Molecularly Revealing 3D Structure of Organic Aerosol Particles Using Mass Spectrometry Imaging

ZIHUA ZHU, Fan Mei, Jeffrey Dhas, Zezhen Cheng, Pacific Northwest National Laboratory

     Abstract Number: 246
     Working Group: Aerosol Chemistry

Abstract
Organic aerosol particles are of great importance because they are highly prevalent in atmosphere, significantly affect our planet’s radiation budget, and actively influence human health. Understanding 3-demensional (3D) structure of aerosol particles is critical, because heterogeneous mixing states lead to different activities of light diffraction and water condensation/ice nucleation.

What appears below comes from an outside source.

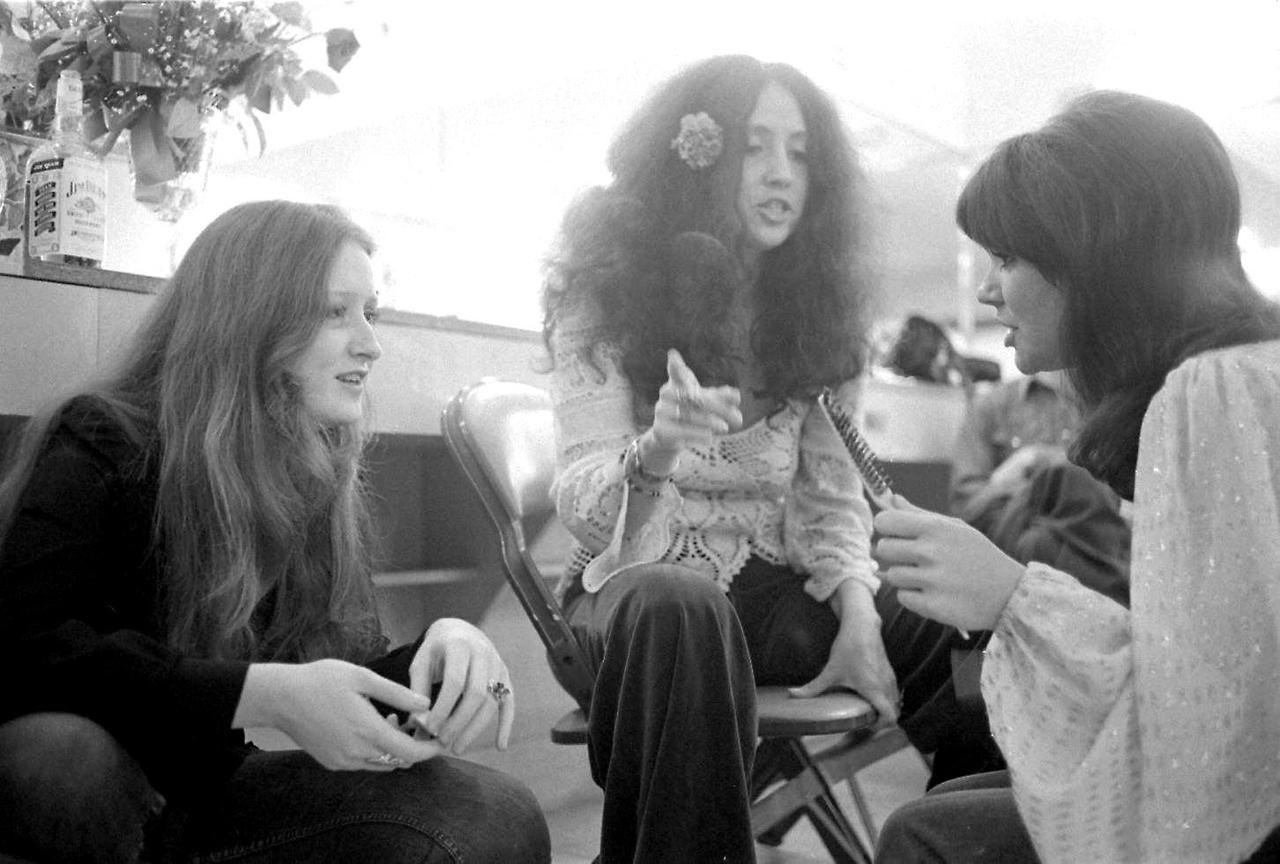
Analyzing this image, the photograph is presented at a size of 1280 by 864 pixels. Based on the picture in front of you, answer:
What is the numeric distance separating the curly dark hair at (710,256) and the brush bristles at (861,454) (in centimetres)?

However, it has been challenging to reveal 3D structure of organic aerosols at a molecular level. For example, aerosol mass spectrometry can provide molecular information, but it is majorly a bulk analysis tool without any useful spatial resolution. Scanning electron microscope and transmission electron microscopy can provide delicate nanoscale resolution images, while no molecular information is available. Time-of-flight secondary ion mass spectrometry (ToF-SIMS) is a powerful surface analysis tool, providing both nanoscale spatial resolution and molecular recognition capability. We have recently used it to examine PM2.5 particles collected from a typical pollution case in Beijing wintertime.[1] In this presentation, we show ToF-SIMS 3D molecular imaging data of aerosol particles collected on October 14, 2021, at ARM SGP site in Oklahoma. A large amount of solid shell-liquid vegetable oil core organic aerosol particles are observed. As far as we know, such structure was never reported before. Our results not only provide interesting information to understand organic aerosol formation and aging mechanism, but also open a new door for investigation of 3D structure of organic aerosol particles at a molecular level.

References:
[1] Li, Y., Zhou, Y., Guo, W., Zhang, X., Huang, Y., He, E., Li, R., Yan, B., Wang, H., Mei, F., Liu, M., Zhu, Z. “Molecular Imaging Reveals Two Distinct Mixing States of PM2.5 Particles Sampled in a Typical Beijing Winter Pollution Case” Environ. Sci. Technol. 2023, 57, 6273−6283.